Global x local
Produtos e estratégias têm de ser configurados localmente para atender objetivos globais
Por Carlos Alberto Alvim*
“Pense globalmente, aja localmente” já se transformou em um aforismo da gestão internacional de negócios. Realmente, por mais que vivamos em uma sociedade global, as idiossincrasias e costumes locais ainda permanecem fortes no âmbito dos segmentos nacionais de mercado.
Assim, produtos “globais” sofrem adaptações “locais”, empresas transnacionais rendem-se à necessidade de atender grupos de clientes sujeitos a culturas e costumes que condicionam as estratégias de internacionalização ao atendimento de tradições e costumes atávicos.
A própria gestão do negócio passa por necessidades de adaptação, as estratégias de conquista de novos mercados, captação e fidelização de clientes submetem-se a modificações de acordo com diferenças de legislação, de cultura e de hábitos de consumo.
Empresas de inquestionável sucesso como a Whirlpool internacional adotam diferentes estratégias de introdução no mercado externo, dependendo das melhores condições oferecidas localmente.
Ela pode comprar marcas e só alterar seu mecanismo local de gestão (a gestão é padronizada nas relações custo/benefício ideais, mas pode sofrer adaptações na escolha de pessoal e nas imagens de marca), pode introduzir marcas novas e adaptar os produtos às características locais.
Assim, a Europa recebeu modelos de fornos de microondas com marcas conhecidas (adquiridas pela Whirlpool), mas adaptados a uma culinária de “gourmets”, enquanto nos Estados Unidos, pátria dos microondas, estes são ferramentas de descongelamento e cozimento rápido e prático.

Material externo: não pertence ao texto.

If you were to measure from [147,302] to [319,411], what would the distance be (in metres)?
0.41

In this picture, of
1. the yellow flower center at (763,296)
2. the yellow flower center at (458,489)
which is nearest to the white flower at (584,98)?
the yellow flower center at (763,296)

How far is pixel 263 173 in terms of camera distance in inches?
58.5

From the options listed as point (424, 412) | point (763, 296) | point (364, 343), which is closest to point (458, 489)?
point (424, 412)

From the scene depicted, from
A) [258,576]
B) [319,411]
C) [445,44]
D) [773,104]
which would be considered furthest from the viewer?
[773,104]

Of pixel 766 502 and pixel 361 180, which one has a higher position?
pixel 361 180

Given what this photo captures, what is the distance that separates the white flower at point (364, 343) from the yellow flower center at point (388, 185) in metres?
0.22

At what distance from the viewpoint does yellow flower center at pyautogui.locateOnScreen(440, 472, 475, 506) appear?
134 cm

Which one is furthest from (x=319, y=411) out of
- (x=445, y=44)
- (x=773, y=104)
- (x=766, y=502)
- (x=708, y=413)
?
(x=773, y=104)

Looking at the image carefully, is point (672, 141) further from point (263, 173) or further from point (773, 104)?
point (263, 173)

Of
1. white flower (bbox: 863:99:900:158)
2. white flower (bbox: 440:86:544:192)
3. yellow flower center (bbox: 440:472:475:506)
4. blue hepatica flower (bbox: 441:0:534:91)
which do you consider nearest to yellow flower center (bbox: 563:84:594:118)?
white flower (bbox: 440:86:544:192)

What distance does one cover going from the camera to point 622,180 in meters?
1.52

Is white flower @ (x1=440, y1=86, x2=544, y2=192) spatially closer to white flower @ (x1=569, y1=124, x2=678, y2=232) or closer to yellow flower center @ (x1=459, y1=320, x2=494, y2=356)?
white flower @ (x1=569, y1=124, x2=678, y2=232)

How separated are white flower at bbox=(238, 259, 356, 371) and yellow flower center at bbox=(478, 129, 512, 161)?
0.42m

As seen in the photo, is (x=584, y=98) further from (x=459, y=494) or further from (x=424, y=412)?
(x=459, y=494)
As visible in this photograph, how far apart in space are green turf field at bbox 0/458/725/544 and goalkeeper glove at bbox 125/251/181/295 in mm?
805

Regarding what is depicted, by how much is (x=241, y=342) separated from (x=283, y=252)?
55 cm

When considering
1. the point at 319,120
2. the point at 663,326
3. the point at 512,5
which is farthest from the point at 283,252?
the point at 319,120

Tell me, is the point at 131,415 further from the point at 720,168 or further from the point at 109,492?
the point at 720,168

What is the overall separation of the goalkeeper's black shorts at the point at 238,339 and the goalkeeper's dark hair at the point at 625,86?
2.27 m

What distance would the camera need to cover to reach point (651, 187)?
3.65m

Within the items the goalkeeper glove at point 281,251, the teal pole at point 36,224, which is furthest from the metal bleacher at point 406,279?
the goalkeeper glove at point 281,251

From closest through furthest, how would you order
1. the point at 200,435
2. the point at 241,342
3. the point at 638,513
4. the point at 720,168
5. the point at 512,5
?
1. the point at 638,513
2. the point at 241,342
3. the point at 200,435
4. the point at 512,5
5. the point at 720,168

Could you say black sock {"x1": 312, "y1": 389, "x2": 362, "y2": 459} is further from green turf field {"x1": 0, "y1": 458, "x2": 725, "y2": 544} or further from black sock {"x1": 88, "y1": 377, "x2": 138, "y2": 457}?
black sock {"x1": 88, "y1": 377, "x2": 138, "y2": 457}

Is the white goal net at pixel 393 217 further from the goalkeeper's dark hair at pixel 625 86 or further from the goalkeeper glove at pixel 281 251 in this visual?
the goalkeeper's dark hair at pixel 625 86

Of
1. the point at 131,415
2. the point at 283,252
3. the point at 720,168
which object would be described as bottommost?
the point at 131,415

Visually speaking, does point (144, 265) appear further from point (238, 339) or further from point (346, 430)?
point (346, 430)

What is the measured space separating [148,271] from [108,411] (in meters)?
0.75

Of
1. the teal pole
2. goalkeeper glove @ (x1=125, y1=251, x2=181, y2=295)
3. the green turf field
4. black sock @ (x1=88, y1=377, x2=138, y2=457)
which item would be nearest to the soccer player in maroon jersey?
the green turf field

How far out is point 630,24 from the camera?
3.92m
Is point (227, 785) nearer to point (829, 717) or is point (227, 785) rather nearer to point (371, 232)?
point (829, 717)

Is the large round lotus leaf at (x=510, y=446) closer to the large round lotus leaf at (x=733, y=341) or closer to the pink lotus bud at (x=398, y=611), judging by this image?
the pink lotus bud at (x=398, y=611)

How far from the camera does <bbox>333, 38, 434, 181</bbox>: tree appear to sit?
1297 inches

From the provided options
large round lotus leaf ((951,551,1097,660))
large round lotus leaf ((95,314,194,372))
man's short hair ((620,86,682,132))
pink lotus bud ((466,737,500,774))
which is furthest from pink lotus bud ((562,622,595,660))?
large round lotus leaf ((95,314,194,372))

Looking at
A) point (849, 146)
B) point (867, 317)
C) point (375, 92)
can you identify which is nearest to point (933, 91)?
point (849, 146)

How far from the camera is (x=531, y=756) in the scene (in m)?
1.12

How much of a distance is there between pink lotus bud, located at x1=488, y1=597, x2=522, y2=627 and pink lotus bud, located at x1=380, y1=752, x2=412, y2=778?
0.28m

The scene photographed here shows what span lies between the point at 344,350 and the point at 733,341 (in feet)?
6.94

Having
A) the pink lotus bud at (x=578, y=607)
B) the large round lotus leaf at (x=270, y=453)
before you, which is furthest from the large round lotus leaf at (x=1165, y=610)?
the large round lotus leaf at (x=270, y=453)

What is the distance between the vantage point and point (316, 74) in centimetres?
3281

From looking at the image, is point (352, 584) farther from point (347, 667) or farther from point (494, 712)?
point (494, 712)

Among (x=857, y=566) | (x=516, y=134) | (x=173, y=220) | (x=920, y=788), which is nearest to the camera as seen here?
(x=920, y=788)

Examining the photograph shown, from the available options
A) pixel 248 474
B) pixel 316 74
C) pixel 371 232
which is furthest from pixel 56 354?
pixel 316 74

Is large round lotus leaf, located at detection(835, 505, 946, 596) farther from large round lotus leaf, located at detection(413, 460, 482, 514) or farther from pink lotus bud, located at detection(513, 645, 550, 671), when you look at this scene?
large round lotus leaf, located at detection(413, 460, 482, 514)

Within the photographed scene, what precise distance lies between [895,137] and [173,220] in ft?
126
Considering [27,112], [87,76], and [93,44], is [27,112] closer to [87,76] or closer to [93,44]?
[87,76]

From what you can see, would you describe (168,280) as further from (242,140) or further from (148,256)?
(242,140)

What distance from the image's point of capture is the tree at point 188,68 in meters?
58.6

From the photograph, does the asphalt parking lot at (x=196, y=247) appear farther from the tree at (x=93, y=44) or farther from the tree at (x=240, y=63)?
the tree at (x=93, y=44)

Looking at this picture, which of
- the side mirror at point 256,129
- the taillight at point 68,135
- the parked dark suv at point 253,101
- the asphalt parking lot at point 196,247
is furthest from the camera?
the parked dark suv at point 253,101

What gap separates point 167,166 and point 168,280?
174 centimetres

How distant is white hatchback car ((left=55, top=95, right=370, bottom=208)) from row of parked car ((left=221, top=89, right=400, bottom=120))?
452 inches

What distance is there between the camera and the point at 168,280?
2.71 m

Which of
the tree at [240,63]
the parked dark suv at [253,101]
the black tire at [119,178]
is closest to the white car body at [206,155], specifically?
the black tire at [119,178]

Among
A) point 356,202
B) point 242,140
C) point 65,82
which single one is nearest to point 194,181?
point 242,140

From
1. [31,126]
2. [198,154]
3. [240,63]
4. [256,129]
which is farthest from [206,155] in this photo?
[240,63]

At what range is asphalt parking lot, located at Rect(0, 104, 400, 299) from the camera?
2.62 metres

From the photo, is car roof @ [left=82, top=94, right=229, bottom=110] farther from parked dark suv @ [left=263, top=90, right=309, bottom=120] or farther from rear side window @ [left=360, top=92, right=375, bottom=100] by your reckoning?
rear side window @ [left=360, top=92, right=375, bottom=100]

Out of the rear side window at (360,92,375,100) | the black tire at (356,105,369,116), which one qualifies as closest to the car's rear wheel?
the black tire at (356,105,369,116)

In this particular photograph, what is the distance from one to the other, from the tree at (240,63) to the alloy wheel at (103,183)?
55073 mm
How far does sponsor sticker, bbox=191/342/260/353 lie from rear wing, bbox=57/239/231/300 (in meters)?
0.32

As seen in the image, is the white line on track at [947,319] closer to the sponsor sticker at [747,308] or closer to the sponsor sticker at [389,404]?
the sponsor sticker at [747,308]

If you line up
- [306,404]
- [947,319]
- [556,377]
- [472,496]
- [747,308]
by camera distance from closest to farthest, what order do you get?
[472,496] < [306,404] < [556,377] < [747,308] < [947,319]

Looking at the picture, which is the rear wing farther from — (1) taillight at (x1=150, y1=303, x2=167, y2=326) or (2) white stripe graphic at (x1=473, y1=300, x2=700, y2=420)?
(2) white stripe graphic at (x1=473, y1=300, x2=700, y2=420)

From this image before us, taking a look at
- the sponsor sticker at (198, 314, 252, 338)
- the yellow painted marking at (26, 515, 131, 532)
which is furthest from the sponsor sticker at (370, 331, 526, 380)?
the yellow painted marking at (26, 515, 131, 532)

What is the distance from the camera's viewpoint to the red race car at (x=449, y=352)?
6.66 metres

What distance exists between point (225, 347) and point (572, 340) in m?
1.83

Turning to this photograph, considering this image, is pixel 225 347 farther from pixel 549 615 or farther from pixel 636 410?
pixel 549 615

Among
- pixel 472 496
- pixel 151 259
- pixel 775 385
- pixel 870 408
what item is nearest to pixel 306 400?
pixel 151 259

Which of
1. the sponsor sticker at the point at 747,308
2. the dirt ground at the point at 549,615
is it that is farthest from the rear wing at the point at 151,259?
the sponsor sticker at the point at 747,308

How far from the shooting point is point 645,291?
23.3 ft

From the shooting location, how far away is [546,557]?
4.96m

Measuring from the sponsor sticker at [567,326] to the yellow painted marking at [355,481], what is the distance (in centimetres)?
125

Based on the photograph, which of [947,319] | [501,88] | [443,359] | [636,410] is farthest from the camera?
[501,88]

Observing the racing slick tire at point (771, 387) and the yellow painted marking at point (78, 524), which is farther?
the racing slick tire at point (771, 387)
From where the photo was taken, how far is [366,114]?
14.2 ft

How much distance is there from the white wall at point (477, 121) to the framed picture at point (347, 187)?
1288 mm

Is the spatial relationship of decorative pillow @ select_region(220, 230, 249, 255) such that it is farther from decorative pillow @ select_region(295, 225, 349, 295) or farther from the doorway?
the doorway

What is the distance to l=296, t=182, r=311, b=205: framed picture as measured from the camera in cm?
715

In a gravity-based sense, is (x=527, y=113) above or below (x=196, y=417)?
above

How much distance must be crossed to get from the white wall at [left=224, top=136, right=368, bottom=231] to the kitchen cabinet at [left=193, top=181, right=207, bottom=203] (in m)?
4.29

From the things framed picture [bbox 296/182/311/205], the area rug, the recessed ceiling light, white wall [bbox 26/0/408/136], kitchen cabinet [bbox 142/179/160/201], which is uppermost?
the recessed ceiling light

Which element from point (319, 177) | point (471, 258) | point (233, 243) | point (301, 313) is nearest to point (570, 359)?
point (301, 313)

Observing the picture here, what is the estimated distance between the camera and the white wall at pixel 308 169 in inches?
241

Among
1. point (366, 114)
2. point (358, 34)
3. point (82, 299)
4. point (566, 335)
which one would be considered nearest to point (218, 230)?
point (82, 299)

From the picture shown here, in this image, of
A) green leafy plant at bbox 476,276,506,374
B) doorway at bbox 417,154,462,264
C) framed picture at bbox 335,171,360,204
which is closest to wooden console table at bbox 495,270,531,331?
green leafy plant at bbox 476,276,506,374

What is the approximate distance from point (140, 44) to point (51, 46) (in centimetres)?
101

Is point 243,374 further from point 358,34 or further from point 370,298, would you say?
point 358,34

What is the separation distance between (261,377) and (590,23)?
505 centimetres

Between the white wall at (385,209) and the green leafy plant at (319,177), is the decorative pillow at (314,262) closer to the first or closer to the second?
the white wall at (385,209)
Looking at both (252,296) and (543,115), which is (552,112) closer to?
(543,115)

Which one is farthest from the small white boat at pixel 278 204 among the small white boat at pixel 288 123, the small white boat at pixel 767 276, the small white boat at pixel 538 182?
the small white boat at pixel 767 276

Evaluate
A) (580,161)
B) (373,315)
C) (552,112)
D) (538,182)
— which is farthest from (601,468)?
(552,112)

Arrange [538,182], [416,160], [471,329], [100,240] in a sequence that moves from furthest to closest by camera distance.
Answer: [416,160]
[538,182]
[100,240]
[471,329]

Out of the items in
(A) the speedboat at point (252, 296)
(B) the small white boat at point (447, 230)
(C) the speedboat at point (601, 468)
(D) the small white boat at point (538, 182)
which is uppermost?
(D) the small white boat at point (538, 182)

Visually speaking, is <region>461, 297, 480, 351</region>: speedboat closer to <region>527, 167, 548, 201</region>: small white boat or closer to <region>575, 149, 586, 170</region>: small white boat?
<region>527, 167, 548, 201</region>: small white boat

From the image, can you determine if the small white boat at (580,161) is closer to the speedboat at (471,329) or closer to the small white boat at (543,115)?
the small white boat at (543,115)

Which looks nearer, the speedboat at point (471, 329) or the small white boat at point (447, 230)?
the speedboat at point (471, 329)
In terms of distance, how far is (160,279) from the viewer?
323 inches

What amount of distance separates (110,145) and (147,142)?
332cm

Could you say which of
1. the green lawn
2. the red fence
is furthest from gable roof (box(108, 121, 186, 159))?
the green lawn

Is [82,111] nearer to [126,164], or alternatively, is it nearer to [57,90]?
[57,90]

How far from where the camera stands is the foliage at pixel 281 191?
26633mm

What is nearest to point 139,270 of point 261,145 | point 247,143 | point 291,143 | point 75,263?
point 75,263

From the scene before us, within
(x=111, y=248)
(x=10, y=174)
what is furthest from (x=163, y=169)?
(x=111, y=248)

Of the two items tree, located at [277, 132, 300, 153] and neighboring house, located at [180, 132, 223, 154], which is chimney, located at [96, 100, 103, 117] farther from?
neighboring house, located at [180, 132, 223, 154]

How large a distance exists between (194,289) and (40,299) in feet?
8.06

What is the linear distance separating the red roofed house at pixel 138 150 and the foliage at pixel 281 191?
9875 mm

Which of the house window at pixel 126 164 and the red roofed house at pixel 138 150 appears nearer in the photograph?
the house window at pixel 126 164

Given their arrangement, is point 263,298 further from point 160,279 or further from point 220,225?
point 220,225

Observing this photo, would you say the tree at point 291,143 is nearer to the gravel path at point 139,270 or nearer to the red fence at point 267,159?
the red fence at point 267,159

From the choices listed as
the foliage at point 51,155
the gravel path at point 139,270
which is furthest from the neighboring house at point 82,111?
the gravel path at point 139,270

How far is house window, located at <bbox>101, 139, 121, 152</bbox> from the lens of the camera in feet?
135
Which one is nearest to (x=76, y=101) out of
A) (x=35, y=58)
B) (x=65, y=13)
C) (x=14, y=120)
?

Já no Oriente, a adaptação dos produtos dependeu de adequá-los a espaços reduzidos e cores preferenciais, e mesmo sendo a China o grande mercado-alvo, a empresa optou por um “estágio experimental” no Japão, país onde a concorrência entre empresas e entre marcas é exarcebadamente aguerrida, e que responde por cerca de 90% do abastecimento da Ásia (entendamos marcas).
Há ainda que prestar atenção ao seguinte aspecto: ainda que sua firma não se dedique (por enquanto) ao mercado externo, a formatação dos produtos, a adequação às necessidades e desejos dos clientes não podem prescindir das referências mundiais.
Se você, empresário, decidisse iniciar, por exemplo, um negócio de produção de tênis dedicado exclusivamente ao mercado do interior do Piauí, poderia abrir mão dos modelos produzidos em escala global pela Nike, Reebok ou Adidas?
E se você decidisse equilibrar sua carteira de clientes com uma moeda forte e um risco político menos concentrado e resolvesse, por exemplo, conquistar a Comunidade Econômica Européia ou um país do Mundo Árabe, a estratégia de conquista seria a mesma que determinou seu sucesso no Brasil?
Produtos e estratégias têm de ser configurados localmente para atender objetivos globais, e esses têm de ser definidos e determinados em cenários cuja definição constitua um desafio cada vez mais determinante para a empresa e aqueles encarregados da sua gestão.
*Carlos Alberto Alvim é consultor sênior do Instituto MVC.